# Mad Raceway Skills



## 480sparky (Sep 20, 2007)

Mad, I tells ya! Mad!

Today's service call was to a restaurant with shunt trip breakers opening. While sitting in the parking lot waiting for the owner, I spy this........ uh.......err........... let's just call it 'work of art'. Circuit it to feed a sign out by the street.


----------



## user4818 (Jan 15, 2009)

What's wrong with it?


----------



## 480sparky (Sep 20, 2007)

Peter D said:


> What's wrong with it?


Nothing.................... if you're the one who did it.


----------



## electro916 (Jan 16, 2009)

Whats with the conduit running out of the bottom of the stonco box to the concrete, It seems that the existing pipe to the sign crushed and shorted the circuit and overhead was...uh the cheapest way to re-feed the sign.


----------



## william1978 (Sep 21, 2008)

What is the conduit for?


----------



## user4818 (Jan 15, 2009)

william1978 said:


> What is the conduit for?





480sparky said:


> Circuit it to feed a sign out by the street.
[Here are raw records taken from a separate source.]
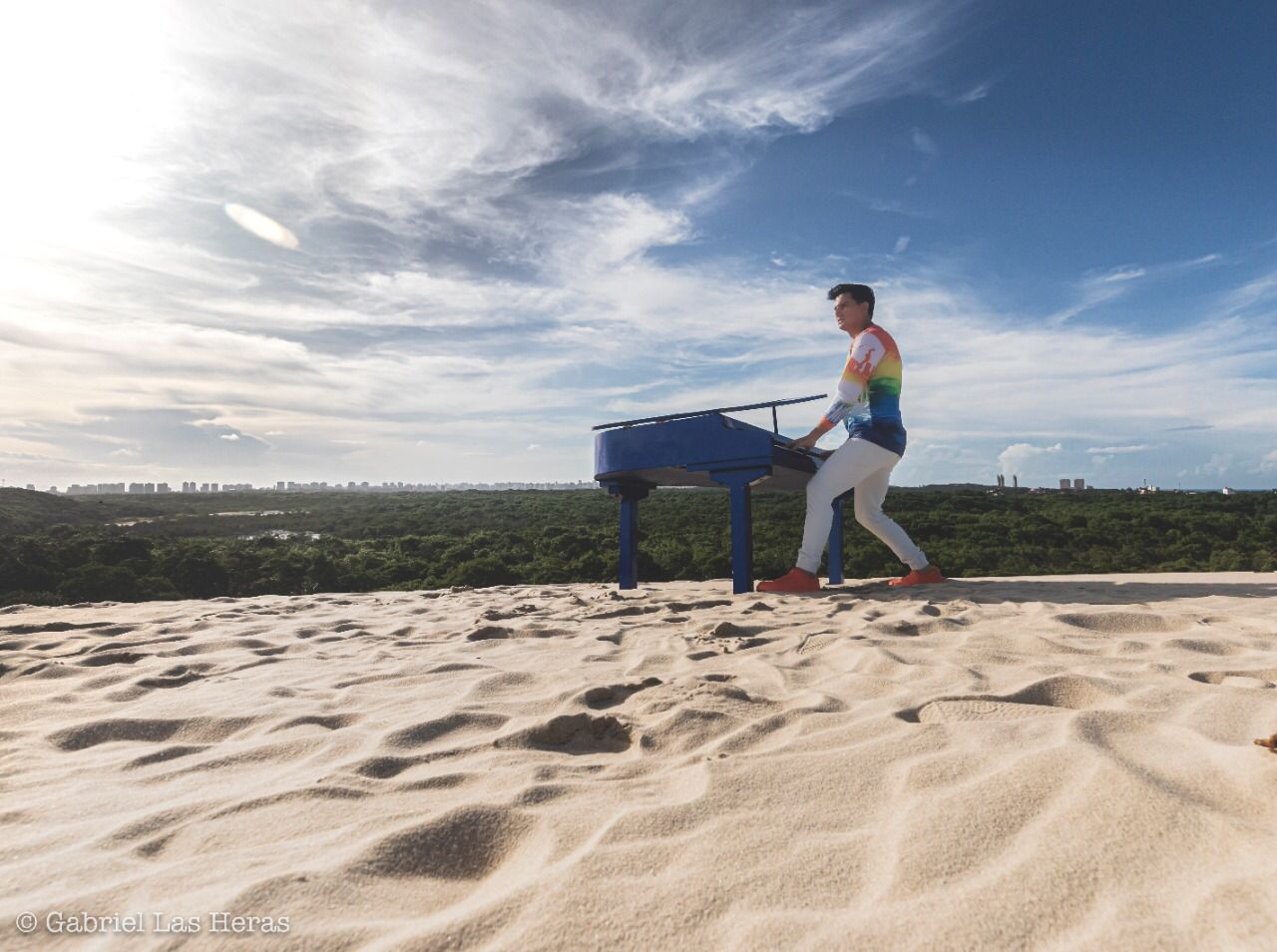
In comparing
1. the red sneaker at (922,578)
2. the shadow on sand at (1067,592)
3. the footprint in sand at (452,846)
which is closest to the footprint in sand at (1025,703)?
the footprint in sand at (452,846)

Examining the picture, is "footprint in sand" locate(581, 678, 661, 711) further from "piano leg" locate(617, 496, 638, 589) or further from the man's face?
"piano leg" locate(617, 496, 638, 589)

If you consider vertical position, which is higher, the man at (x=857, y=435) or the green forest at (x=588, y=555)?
the man at (x=857, y=435)

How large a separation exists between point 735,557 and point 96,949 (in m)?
4.68

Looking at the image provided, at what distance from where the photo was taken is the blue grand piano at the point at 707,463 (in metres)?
5.36

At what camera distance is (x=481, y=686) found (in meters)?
2.56

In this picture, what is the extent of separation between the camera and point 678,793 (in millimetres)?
1549

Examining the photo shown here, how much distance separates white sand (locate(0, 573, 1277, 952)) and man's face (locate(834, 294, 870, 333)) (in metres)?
2.69

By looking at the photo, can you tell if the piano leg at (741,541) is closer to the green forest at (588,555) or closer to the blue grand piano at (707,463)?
the blue grand piano at (707,463)

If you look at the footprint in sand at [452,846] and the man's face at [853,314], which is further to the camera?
the man's face at [853,314]

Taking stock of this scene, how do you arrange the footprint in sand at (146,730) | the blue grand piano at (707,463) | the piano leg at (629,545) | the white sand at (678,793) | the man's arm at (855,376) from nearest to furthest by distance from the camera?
the white sand at (678,793) → the footprint in sand at (146,730) → the man's arm at (855,376) → the blue grand piano at (707,463) → the piano leg at (629,545)

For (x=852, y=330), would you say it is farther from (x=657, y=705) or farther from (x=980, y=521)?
(x=980, y=521)

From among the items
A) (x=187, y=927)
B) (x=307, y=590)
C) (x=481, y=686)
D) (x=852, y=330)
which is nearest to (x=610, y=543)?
(x=307, y=590)

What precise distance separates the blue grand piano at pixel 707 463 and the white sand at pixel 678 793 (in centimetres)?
230

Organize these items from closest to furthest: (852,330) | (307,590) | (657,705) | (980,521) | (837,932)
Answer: (837,932) < (657,705) < (852,330) < (307,590) < (980,521)
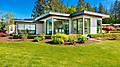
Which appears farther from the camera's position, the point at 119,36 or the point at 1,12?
the point at 1,12

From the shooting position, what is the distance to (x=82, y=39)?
750 inches

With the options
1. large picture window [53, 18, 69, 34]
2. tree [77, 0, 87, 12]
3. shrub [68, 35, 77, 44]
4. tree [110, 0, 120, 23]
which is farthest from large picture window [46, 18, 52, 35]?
tree [110, 0, 120, 23]

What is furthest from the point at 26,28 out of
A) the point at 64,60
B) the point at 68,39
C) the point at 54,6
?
the point at 64,60

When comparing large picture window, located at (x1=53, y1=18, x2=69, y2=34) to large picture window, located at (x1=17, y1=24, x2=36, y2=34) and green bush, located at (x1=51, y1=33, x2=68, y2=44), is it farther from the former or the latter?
green bush, located at (x1=51, y1=33, x2=68, y2=44)

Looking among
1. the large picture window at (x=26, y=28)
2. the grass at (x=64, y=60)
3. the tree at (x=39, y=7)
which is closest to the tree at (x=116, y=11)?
the tree at (x=39, y=7)

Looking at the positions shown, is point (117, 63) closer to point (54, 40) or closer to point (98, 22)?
point (54, 40)

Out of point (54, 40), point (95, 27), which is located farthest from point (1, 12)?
point (54, 40)

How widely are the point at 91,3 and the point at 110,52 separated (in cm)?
6400

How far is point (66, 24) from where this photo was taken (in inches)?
1190

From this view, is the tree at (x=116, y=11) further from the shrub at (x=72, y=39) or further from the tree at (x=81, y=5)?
the shrub at (x=72, y=39)

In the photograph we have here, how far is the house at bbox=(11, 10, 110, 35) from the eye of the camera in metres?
27.3

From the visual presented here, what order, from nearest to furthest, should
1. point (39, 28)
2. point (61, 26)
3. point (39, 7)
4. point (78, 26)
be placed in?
point (78, 26)
point (61, 26)
point (39, 28)
point (39, 7)

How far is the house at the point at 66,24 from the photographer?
27.3m

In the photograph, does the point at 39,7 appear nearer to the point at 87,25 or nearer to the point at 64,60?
the point at 87,25
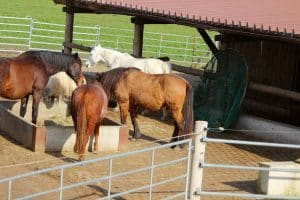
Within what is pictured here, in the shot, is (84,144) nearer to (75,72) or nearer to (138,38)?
(75,72)

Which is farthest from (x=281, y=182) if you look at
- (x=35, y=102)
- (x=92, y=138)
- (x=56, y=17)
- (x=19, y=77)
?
(x=56, y=17)

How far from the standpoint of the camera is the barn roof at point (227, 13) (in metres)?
12.9

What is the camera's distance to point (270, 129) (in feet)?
46.5

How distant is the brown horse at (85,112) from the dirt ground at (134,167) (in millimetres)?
425

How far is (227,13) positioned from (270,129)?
2535mm

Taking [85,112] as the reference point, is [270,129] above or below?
below

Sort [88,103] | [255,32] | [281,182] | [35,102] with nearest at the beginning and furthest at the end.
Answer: [281,182], [88,103], [35,102], [255,32]

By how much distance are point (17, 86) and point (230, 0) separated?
540 centimetres

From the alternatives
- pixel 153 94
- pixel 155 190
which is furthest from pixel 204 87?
pixel 155 190

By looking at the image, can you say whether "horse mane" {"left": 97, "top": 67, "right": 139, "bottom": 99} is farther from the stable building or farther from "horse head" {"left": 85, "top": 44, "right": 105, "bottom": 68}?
"horse head" {"left": 85, "top": 44, "right": 105, "bottom": 68}

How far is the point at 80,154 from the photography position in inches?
430

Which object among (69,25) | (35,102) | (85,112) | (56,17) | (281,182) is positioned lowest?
(281,182)

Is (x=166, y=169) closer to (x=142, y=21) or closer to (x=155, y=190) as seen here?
(x=155, y=190)

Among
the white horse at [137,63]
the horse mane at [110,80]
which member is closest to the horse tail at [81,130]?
the horse mane at [110,80]
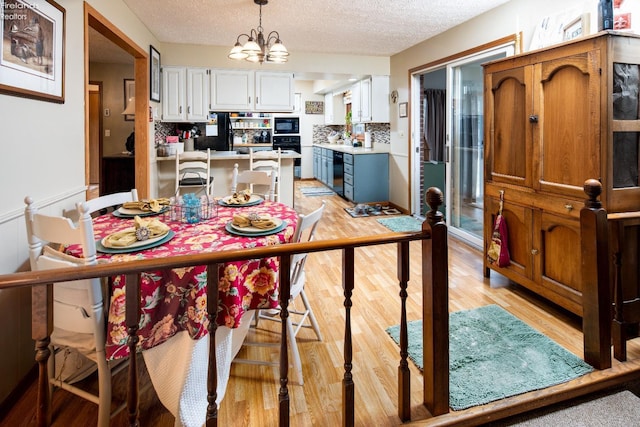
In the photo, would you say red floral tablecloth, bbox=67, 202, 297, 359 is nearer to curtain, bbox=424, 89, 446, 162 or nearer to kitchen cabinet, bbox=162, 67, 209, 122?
kitchen cabinet, bbox=162, 67, 209, 122

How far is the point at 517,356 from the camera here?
2.14 metres

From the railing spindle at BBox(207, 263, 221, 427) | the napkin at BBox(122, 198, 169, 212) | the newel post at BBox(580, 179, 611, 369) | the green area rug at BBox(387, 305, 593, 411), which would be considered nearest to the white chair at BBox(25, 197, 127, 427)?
the railing spindle at BBox(207, 263, 221, 427)

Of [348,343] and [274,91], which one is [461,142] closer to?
[274,91]

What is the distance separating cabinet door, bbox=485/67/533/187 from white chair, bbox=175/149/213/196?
3.09m

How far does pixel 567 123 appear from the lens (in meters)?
2.39

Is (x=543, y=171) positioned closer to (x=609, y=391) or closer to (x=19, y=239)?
(x=609, y=391)

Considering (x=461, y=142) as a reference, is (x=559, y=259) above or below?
below

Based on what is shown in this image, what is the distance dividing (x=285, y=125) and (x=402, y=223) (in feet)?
15.6

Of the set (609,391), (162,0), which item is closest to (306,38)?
(162,0)

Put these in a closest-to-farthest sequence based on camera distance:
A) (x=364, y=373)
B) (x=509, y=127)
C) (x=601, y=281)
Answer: (x=601, y=281) → (x=364, y=373) → (x=509, y=127)

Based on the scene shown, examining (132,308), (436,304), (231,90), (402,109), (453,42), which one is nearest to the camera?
(132,308)

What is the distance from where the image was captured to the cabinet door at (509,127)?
106 inches

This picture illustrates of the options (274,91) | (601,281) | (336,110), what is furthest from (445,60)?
(336,110)

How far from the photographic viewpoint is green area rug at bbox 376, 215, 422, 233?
5.04 m
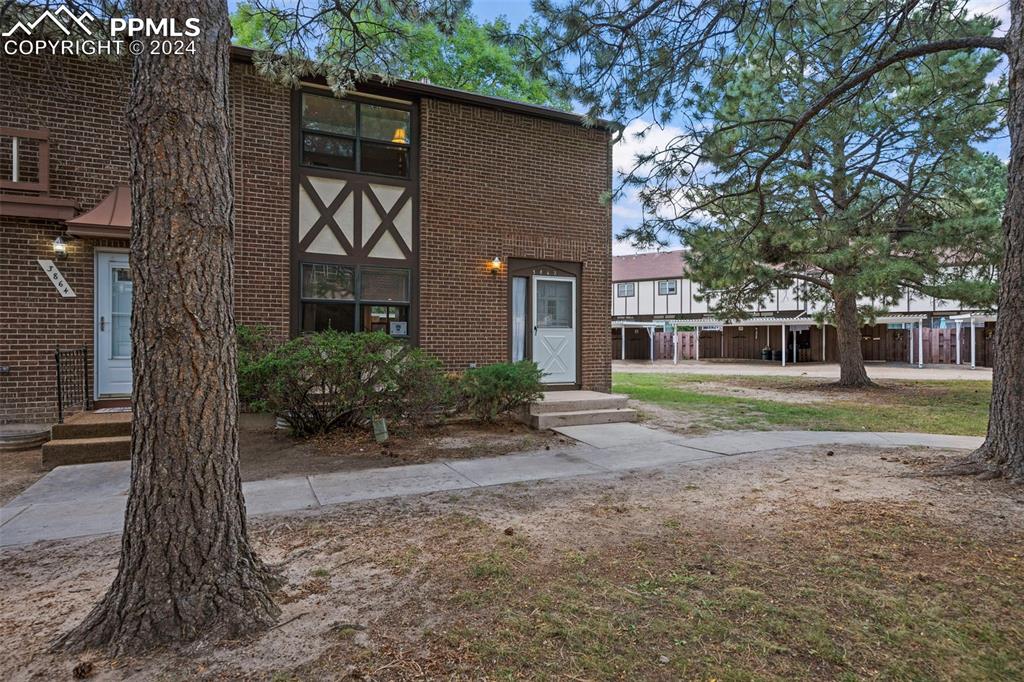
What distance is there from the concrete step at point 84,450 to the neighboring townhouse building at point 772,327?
794 inches

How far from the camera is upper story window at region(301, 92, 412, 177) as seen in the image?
8477 mm

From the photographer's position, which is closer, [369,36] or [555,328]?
[369,36]

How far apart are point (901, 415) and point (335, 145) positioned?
11.4 m

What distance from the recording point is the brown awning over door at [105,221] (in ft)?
22.4

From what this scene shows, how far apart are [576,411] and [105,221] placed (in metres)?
7.30

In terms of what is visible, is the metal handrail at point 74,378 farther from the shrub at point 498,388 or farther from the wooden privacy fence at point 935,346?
the wooden privacy fence at point 935,346

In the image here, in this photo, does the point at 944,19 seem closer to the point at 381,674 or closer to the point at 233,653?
the point at 381,674

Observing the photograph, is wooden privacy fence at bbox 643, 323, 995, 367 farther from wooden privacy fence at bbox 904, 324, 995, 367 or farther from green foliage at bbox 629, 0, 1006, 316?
green foliage at bbox 629, 0, 1006, 316

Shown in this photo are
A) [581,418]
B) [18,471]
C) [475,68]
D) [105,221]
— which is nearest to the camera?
[18,471]

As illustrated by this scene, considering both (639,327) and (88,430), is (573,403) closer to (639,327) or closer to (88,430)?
(88,430)

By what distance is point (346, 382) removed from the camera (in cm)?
663

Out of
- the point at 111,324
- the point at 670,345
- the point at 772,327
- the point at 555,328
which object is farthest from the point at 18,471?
the point at 772,327

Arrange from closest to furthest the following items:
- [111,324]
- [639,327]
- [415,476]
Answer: [415,476]
[111,324]
[639,327]

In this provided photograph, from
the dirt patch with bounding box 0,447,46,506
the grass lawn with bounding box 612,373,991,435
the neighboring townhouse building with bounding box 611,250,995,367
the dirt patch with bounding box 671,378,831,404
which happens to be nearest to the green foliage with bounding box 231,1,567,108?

By the way, welcome to the forum.


----------



## william1978 (Sep 21, 2008)

Peter D said:


> By the way, welcome to the forum.


 Damn I didn't see that in 480's post. Welcome to the forum.


----------



## william1978 (Sep 21, 2008)

So they let ya'll feed sign's at the streets from overhead? Around here it is a no no.


----------